Abstract
Abstract
Background
The rise of large-scale multi-species genome sequencing projects promises to shed new light on how genomes encode gene regulatory instructions. To this end, new algorithms are needed that can leverage conservation to capture regulatory elements while accounting for their evolution.
Results
Here, we introduce species-aware DNA language models, which we trained on more than 800 species spanning over 500 million years of evolution. Investigating their ability to predict masked nucleotides from context, we show that DNA language models distinguish transcription factor and RNA-binding protein motifs from background non-coding sequence. Owing to their flexibility, DNA language models capture conserved regulatory elements over much further evolutionary distances than sequence alignment would allow.
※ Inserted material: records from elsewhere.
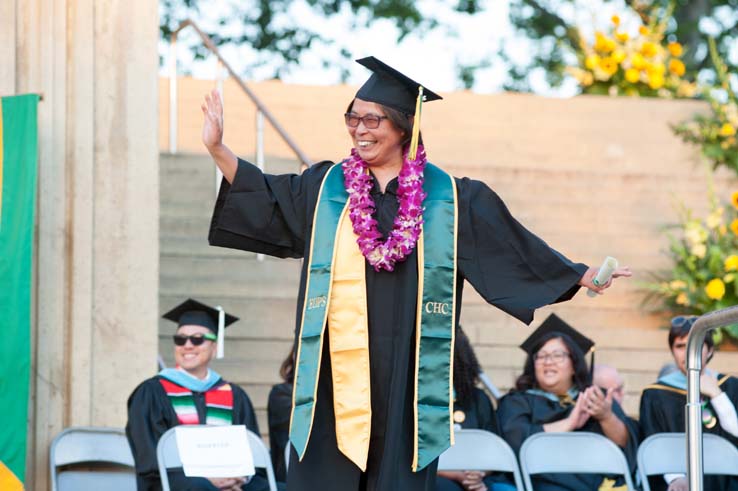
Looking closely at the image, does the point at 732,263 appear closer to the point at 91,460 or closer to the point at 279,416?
the point at 279,416

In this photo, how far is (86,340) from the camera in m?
7.05

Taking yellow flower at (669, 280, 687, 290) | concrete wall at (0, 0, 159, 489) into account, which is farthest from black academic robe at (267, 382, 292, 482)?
yellow flower at (669, 280, 687, 290)

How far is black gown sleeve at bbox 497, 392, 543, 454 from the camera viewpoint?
292 inches

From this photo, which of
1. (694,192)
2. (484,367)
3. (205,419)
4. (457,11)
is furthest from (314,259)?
(457,11)

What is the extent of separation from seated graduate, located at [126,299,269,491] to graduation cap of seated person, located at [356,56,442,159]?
3.03 m

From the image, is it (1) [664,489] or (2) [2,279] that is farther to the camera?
(1) [664,489]

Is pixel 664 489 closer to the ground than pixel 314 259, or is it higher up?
closer to the ground

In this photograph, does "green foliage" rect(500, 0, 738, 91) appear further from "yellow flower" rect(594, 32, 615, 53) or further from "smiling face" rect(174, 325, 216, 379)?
"smiling face" rect(174, 325, 216, 379)

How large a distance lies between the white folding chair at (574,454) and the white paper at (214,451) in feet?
4.97

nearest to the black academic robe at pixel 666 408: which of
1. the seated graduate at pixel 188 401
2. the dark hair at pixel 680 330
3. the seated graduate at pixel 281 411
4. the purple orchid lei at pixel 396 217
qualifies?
the dark hair at pixel 680 330

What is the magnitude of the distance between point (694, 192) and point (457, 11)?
8.22 metres

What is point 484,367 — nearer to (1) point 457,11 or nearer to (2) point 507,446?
(2) point 507,446

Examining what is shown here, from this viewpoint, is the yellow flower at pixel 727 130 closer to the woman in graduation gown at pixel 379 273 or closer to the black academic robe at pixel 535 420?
the black academic robe at pixel 535 420

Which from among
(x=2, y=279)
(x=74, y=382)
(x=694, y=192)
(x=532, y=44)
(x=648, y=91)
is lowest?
(x=74, y=382)
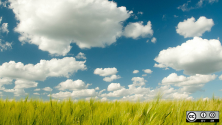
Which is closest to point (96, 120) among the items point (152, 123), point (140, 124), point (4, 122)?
point (140, 124)

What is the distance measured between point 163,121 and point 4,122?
313 centimetres

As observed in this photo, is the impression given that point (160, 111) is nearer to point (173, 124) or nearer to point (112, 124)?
point (173, 124)

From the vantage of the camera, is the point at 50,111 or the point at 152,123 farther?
the point at 50,111

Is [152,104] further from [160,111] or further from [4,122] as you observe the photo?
[4,122]

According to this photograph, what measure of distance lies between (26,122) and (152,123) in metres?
2.44

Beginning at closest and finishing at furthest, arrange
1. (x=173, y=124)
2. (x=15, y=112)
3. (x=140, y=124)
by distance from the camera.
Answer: (x=140, y=124), (x=173, y=124), (x=15, y=112)

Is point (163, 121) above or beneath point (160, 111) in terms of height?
beneath

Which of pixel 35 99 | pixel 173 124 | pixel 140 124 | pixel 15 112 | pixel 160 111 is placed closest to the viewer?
pixel 140 124

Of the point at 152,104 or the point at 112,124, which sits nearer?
the point at 112,124

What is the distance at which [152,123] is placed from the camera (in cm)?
259

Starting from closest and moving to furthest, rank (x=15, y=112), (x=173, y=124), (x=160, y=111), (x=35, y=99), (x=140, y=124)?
(x=140, y=124) < (x=173, y=124) < (x=160, y=111) < (x=15, y=112) < (x=35, y=99)

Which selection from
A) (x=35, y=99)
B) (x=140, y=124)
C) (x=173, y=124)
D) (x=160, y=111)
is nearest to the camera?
(x=140, y=124)

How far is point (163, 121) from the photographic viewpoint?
2900 millimetres

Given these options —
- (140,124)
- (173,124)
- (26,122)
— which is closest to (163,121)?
(173,124)
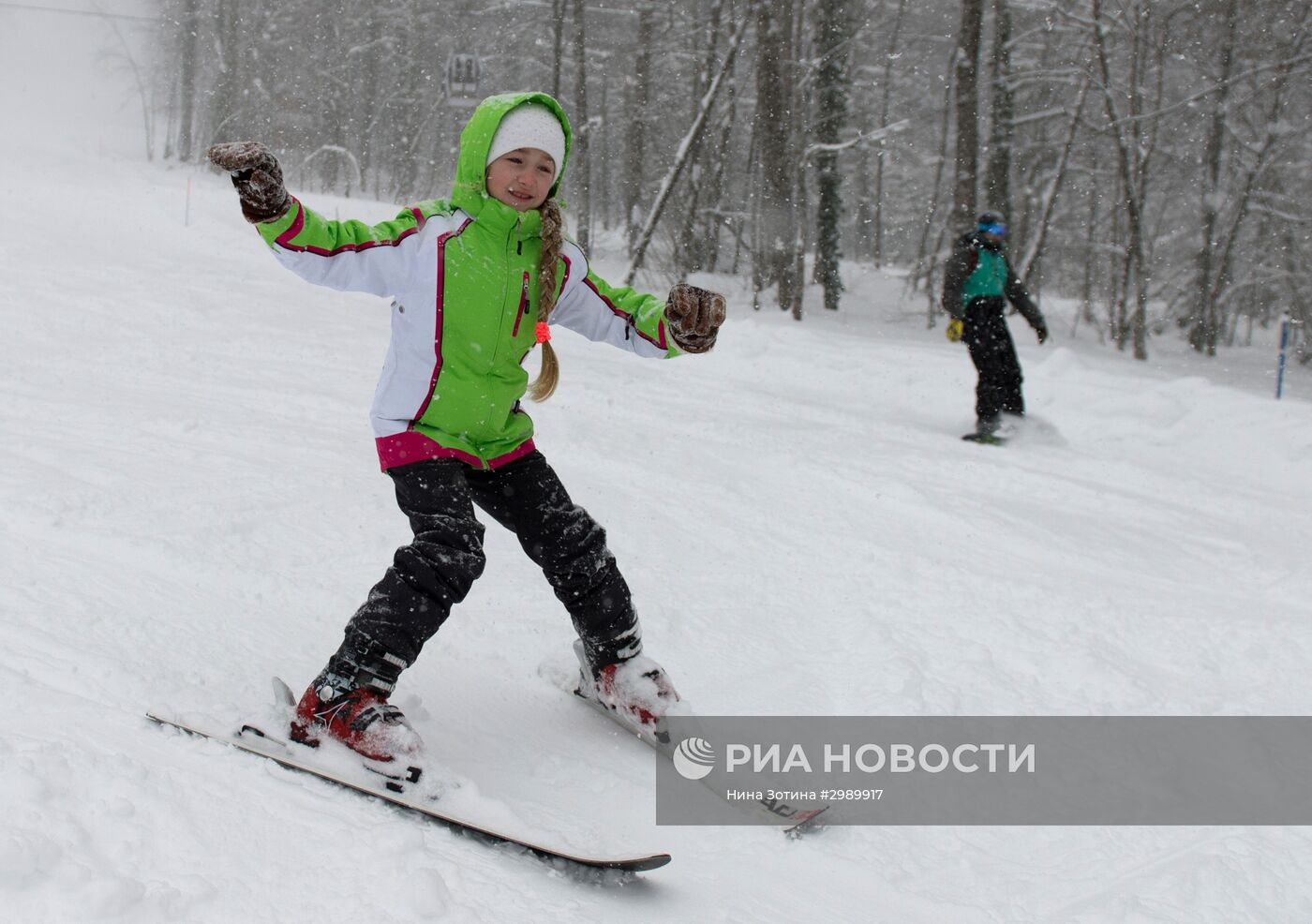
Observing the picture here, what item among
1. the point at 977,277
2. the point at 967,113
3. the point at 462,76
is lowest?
the point at 977,277

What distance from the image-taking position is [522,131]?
8.62 ft

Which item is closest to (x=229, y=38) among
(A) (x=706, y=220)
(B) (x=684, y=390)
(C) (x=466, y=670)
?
(A) (x=706, y=220)

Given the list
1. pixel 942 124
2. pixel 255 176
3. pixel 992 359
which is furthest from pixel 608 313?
pixel 942 124

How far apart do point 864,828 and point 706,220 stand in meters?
15.2

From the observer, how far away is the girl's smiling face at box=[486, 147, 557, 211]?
2.63 meters

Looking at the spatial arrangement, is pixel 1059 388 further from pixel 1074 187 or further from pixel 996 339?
pixel 1074 187

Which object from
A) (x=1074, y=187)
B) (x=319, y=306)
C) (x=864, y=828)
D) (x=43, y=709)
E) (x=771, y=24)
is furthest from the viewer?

Remarkably, DNA language models reconstruct motif instances bound in vivo better than unbound ones and account for the evolution of motif sequences and their positional constraints, showing that these models capture functional high-order sequence and evolutionary context. We further show that species-aware training yields improved sequence representations for endogenous and MPRA-based gene expression prediction, as well as motif discovery.
Conclusions
Collectively, these results demonstrate that species-aware DNA language models are a powerful, flexible, and scalable tool to integrate information from large compendia of highly diverged genomes.
Funder
Bundesministerium für Bildung und Forschung
Technische Universität München
Publisher
Springer Science and Business Media LLC
Cited by
2 articles.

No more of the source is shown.